Household debris includes damage to the house, contents and surrounding shrubs and trees. The vegetative cover includes
all trees and shrubbery located along public rights-of-way, parks, and residential areas. Commercial density includes debris
generated by damage to business and industrial facilities. Precipitation from very wet storms will cause ground saturation
resulting in increased probability of complete trees falling.

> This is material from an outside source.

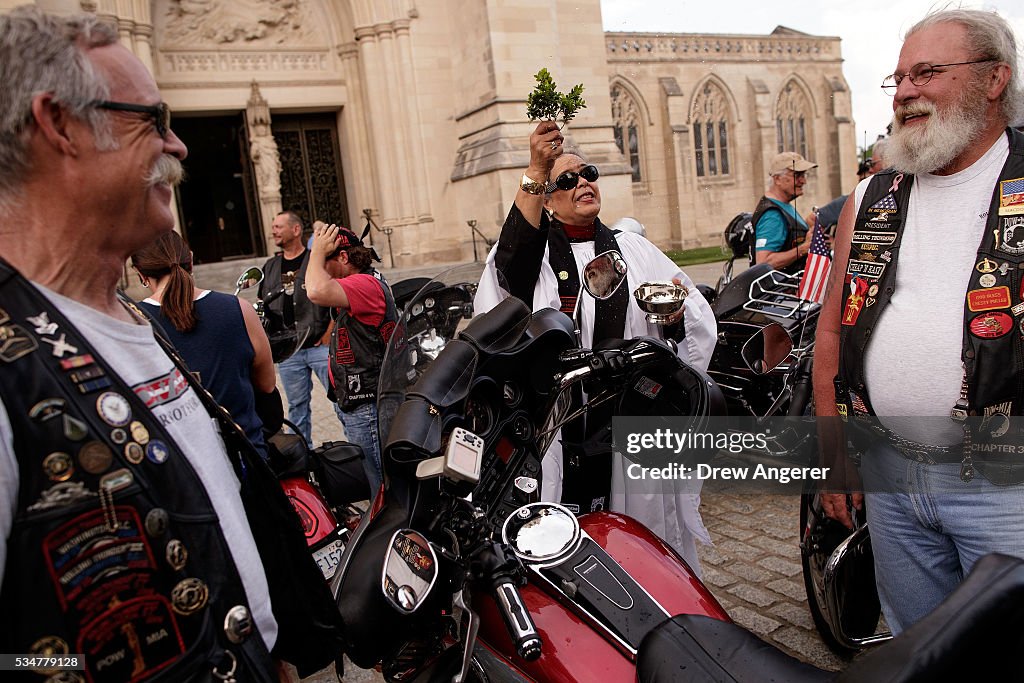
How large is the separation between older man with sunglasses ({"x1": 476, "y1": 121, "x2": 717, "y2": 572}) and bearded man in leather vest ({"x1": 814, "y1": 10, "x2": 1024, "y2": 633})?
2.82ft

The model can be used for worst case scenario planning for the subject area. A sample spreadsheet of the USACE Debris
Prediction Model for the City of Clearwater, FL is shown on the following page. Note that the formula used is Q= H
(C)(V)(B)(S) where
•
•
•
•
•
•
Q is the quantity of debris in cubic yards
H is the number of single family households
C is the storm category factor in cubic yards
V is the vegetation characteristic multiplier
B is the commercial/business/industrial use multiplier
S is the storm precipitation characteristic multiplier
The C value is: Category 1=2cy; Category 2=8cy; Category 3=26cy; Category 4=50cy; and Category 5=80 cy
The vegetation multipliers are 1.1, 1.3, and 1.5 for light, medium, and heavy vegetation. The commercial multipliers are
1.0, 1.2 and 1.3 for light, medium, and heavy commercial density. The precipitation multiplier is 1.0 for none to light and
1.3 for medium to heavy.
The USACE model can also be used to arrive at estimated TDSR site requirements using the following formula: Total
volume per acre= 4,840 square yards (sy) x 3.33 yards (y) [Estimated debris pile stack height of 10 feet]. 4,840 x 3.33 =
16,117 cy per acre. If you have an estimate of 2,000,000 cubic yards of debris you will need approximately 124 acres of
open space for temporary debris staging and reduction operations.

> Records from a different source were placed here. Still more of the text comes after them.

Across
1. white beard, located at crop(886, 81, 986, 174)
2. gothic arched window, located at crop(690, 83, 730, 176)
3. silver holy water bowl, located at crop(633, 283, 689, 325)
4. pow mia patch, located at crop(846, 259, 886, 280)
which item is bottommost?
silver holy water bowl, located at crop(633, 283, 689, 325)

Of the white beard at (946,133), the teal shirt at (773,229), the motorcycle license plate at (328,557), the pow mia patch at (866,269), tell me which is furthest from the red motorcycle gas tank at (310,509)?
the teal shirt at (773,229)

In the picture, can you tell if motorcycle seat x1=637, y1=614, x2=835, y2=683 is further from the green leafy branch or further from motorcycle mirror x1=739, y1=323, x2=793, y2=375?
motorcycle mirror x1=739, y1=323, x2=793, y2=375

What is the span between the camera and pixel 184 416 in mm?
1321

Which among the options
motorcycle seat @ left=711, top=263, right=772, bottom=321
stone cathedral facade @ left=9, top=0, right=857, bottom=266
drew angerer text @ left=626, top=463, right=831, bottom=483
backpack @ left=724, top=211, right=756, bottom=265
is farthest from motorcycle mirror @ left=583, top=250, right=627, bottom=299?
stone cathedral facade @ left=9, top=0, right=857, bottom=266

As can be seen the USACE Debris Prediction Model is a static spread sheet that cannot be easily
applied after an event. It treats the entire area as being impacted uniformly and was designed for predicting only debris
from hurricanes.
Geographic Information System (GIS) Debris Management Applications are a major improvement over the USACE Debris
Prediction Model. Utilizing the latest in computer technology and available local or county data bases, GIS can manipulate
the data to not only predict debris prior to landfall, but estimate quantities by either region, municipal boundaries, or by
defining selected areas impacted by the debris generating event. Moreover, GIS applications can also be used for
predicting or estimating flooding, tornadoes, and even bomb blast debris quantities. Expanded capabilities also include
tracking of debris cleanup following the disaster at street level. Available digital photographs of the area can be utilized to
identify potential TDSR sites and data bases can be quickly quarried to determine size and ownership.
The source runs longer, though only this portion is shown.